[Stated task 1] Quote the forum thread on dining messes word for word, from "Reducing the number" up to and including "the long term.".

Reducing the number of facilities also reduces costs by consolidation.  Coupled with more modern buildings requiring less upkeep and less energy, this should save money in the long term.


----------



## vonGarvin (13 Aug 2011)

Hell, then let's just build one massive SuperBase, with one building for accomodations (all ranks), one building for administration (everything) and so on.  Think of the savings.  We'll have to have a runway on the roof to accomodate our Air Force, and it will need all year water access to accomodate our Navy, and of course, a patch of grass out back to accomodate our Army.


----------



## DCRabbit (13 Aug 2011)

I don't get something here. The article states these new 2 facilities are to the replace the 4 facilities already there. Okay.. two new bigger messes to replace 4.. consolidation is cheaper and all that. But then the article states that of the existing 4 facilites, 2 will remain as messes. So you still have 4.  Huh? What obvious thing am I missing here?


----------



## ballz (13 Aug 2011)

Technoviking said:
			
		

> Hell, then let's just build one massive SuperBase, with one building for accomodations (all ranks), one building for administration (everything) and so on.  Think of the savings.  We'll have to have a runway on the roof to accomodate our Air Force, and it will need all year water access to accomodate our Navy, and of course, a patch of grass out back to accomodate our Army.



Don't get too smart about it, that's basically what they are doing with CFS St. John's right now 

I look forward to watching this debate unfold, I'm on the fence (about dining halls, not drinking messes).


----------



## Cansky (13 Aug 2011)

DCRabbit said:
			
		

> I don't get something here. The article states these new 2 facilities are to the replace the 4 facilities already there. Okay.. two new bigger messes to replace 4.. consolidation is cheaper and all that. But then the article states that of the existing 4 facilites, 2 will remain as messes. So you still have 4.  Huh? What obvious thing am I missing here?



Currently yes there are 4 dining messes here.  2 mess hall, and dining facilities attached to the Senior NCO mess and Officers Mess.   The Senior NCO mess is no longer used as a dining facility as they joined the officers mess for meals only.  The  officers dining mess will close when the 2 new facilities are completed but the 3 drinking messes will remain open.


----------



## Nfld Sapper (13 Aug 2011)

ballz said:
			
		

> Don't get too smart about it, that's basically what they are doing with CFS St. John's right now
> 
> I look forward to watching this debate unfold, I'm on the fence (about dining halls, not drinking messes).



Dining hall has been like that for the last 12 years and longer....


----------



## The Bread Guy (13 Aug 2011)

Technoviking said:
			
		

> As an officer, and as a former Jr. Rank, Jr. NCO and Sr. NCO, if I wanted to eat my meals with Ptes and Cpls, I would relinquish my commission.  There is a time and place for everything, and even the boss needs to be able to let his (or her) hair down.  Likewise, as a Jr Rank, I liked being able to "party hard" without my bosses seeing my shenanigans.


Could the term "single location" mean "same building, different areas"?


----------



## Container (13 Aug 2011)

[Stated task 2] Gather every line of the records that contains the string "building", with case counting.

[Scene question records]
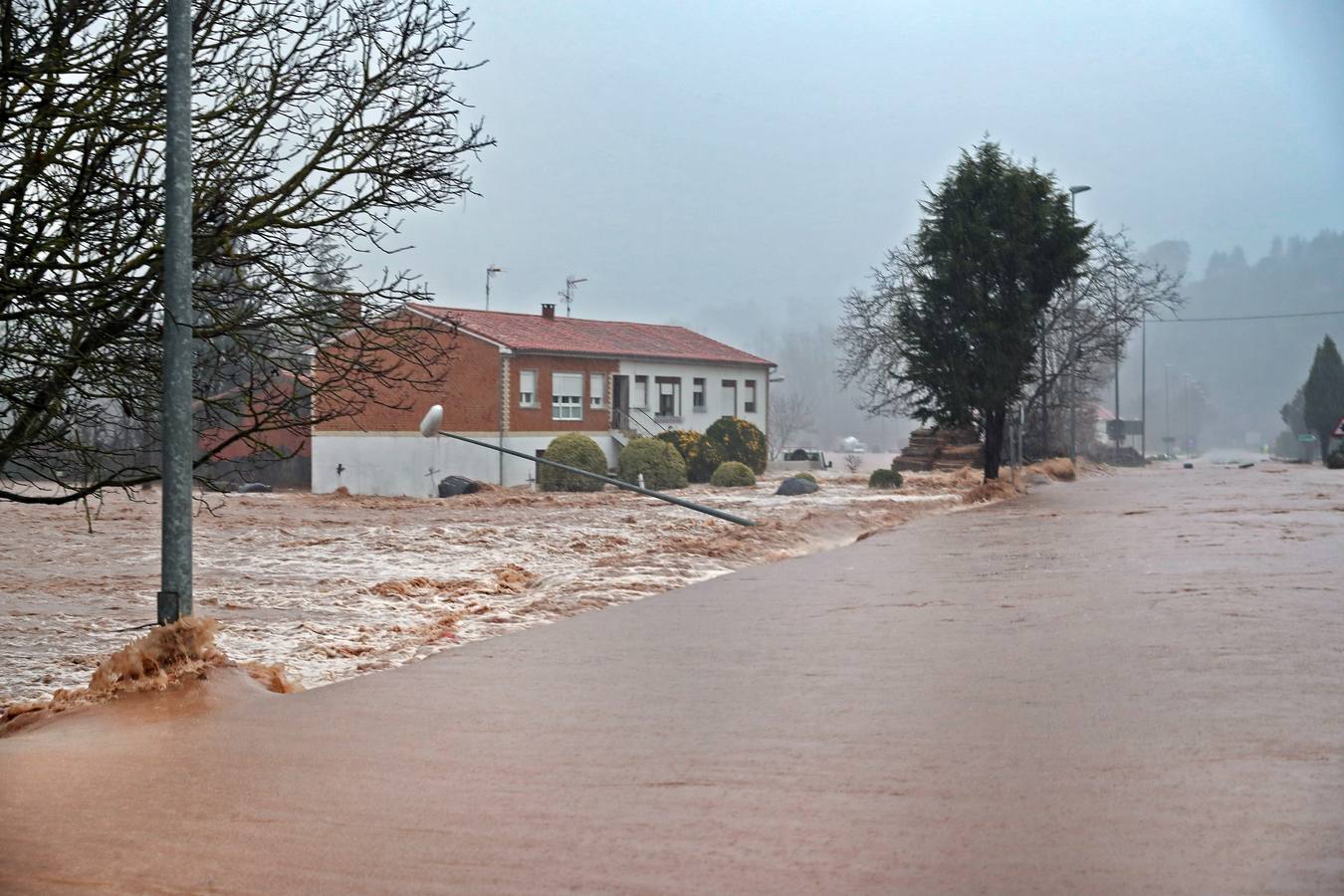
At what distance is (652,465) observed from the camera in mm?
44719

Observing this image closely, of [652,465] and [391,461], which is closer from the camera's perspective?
[652,465]

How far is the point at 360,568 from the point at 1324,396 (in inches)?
2708

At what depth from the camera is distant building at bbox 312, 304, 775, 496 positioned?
4616 centimetres

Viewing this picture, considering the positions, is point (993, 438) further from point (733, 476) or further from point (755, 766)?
point (755, 766)

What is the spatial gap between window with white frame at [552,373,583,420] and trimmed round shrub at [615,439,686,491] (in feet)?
16.0

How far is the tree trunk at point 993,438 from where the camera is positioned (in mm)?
36344

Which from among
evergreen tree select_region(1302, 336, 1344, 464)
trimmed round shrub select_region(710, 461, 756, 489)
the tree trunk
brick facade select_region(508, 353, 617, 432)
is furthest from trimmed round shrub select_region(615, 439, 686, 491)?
evergreen tree select_region(1302, 336, 1344, 464)

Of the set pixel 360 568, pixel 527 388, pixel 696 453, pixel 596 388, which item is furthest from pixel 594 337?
pixel 360 568

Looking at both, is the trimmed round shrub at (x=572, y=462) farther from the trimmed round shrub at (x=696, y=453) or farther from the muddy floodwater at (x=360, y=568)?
the muddy floodwater at (x=360, y=568)

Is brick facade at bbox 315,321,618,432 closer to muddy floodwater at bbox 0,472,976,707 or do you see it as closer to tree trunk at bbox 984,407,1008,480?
muddy floodwater at bbox 0,472,976,707

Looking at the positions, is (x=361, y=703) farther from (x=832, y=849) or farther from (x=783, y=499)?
(x=783, y=499)

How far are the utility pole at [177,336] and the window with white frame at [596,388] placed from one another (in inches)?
1633

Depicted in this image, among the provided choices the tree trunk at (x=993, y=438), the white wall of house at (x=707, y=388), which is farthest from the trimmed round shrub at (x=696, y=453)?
the tree trunk at (x=993, y=438)

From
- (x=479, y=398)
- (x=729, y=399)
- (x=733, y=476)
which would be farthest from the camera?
(x=729, y=399)
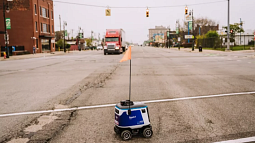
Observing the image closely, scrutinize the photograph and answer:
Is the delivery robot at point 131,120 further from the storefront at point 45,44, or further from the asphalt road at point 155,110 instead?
the storefront at point 45,44

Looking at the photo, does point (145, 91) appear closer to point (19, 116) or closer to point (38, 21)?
point (19, 116)

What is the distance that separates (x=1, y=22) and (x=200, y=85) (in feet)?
181

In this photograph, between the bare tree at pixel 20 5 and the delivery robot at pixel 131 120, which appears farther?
the bare tree at pixel 20 5

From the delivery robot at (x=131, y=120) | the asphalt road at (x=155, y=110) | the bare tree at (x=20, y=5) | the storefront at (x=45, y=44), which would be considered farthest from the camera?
the storefront at (x=45, y=44)

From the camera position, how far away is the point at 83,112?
22.1ft

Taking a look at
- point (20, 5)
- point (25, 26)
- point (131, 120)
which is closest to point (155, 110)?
point (131, 120)

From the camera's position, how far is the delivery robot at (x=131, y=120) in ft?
15.6

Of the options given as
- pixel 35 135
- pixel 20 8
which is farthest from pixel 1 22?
pixel 35 135

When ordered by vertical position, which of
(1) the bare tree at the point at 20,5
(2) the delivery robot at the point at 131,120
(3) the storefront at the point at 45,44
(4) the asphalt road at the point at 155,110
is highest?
(1) the bare tree at the point at 20,5

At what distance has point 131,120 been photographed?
4.81 metres

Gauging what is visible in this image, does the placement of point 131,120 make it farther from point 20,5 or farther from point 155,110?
point 20,5

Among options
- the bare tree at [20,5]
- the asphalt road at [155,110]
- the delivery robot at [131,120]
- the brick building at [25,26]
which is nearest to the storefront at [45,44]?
the brick building at [25,26]

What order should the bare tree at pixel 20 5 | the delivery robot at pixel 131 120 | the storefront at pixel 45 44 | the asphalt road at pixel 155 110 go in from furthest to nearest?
the storefront at pixel 45 44 → the bare tree at pixel 20 5 → the asphalt road at pixel 155 110 → the delivery robot at pixel 131 120

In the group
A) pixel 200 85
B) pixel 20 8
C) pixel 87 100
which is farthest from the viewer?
pixel 20 8
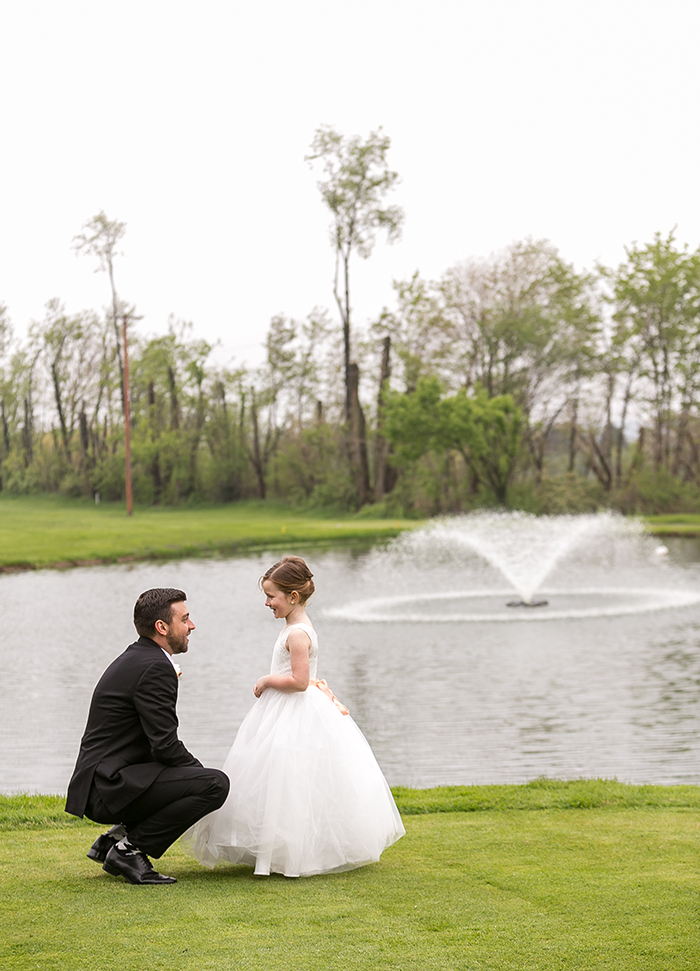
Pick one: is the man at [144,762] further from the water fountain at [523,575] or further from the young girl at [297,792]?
the water fountain at [523,575]

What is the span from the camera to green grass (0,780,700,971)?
13.1 ft

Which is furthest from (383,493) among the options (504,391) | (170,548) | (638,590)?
(638,590)

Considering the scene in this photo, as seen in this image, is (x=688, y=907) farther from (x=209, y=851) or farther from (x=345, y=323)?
(x=345, y=323)

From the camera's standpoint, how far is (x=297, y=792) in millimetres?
5297

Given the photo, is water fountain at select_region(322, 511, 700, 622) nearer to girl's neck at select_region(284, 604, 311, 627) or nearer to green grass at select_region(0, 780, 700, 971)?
green grass at select_region(0, 780, 700, 971)

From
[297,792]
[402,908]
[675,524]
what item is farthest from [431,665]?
[675,524]

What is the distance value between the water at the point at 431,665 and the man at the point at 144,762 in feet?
13.5

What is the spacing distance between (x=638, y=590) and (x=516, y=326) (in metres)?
33.1

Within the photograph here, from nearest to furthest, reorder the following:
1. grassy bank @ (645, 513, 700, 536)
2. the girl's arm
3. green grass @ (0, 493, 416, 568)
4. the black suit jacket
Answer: the black suit jacket → the girl's arm → green grass @ (0, 493, 416, 568) → grassy bank @ (645, 513, 700, 536)

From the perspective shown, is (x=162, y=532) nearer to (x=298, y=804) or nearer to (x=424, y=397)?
(x=424, y=397)

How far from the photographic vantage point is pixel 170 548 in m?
35.1

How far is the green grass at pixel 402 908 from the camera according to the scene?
13.1 feet

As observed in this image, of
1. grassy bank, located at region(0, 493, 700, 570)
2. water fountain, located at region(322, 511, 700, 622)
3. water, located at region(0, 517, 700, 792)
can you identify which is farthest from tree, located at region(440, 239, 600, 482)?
water, located at region(0, 517, 700, 792)

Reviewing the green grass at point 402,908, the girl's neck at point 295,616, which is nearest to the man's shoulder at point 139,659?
the girl's neck at point 295,616
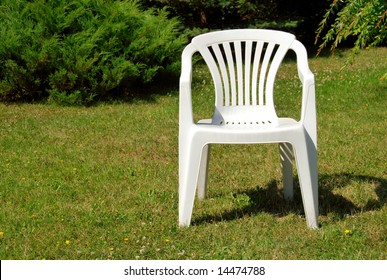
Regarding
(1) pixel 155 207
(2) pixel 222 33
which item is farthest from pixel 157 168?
(2) pixel 222 33

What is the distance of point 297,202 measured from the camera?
15.3ft

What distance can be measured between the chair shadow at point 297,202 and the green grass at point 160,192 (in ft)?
0.04

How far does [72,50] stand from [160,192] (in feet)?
11.9

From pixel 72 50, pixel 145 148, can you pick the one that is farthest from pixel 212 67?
pixel 72 50

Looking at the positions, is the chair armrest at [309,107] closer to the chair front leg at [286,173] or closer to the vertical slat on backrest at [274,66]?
the vertical slat on backrest at [274,66]

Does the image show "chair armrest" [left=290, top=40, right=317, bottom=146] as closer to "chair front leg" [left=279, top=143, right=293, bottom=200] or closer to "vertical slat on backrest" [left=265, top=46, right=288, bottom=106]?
"vertical slat on backrest" [left=265, top=46, right=288, bottom=106]

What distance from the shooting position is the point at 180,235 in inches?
161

[Full solution 1]
Reducing the number of facilities also reduces costs by consolidation.  Coupled with more modern buildings requiring less upkeep and less energy, this should save money in the long term.

[Full solution 2]
At what depth from the camera is distant building at bbox 312, 304, 775, 496 positioned?
- the brick building at [25,26]
the brick building at [25,26]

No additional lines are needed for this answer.